What needs to be done> Of the lines in the material below, print only those from the one containing "Seoul Winter Night Blues Art Print" to the one containing "Reunión del European Club Media Alliance", ends included, exactly as written and without pictures.

(Available records)

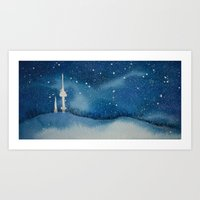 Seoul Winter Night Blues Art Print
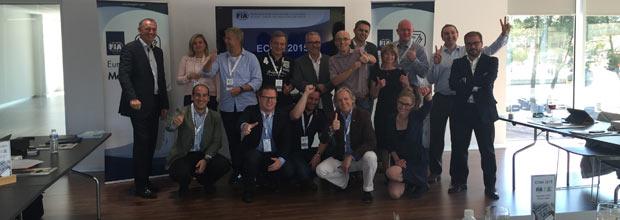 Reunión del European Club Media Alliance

(End Available records)
(Available records)

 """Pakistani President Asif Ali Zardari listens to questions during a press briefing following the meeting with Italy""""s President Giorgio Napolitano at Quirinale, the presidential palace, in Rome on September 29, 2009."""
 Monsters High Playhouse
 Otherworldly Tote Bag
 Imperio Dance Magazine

(End Available records)

Output for this task>
 Seoul Winter Night Blues Art Print
 Reunión del European Club Media Alliance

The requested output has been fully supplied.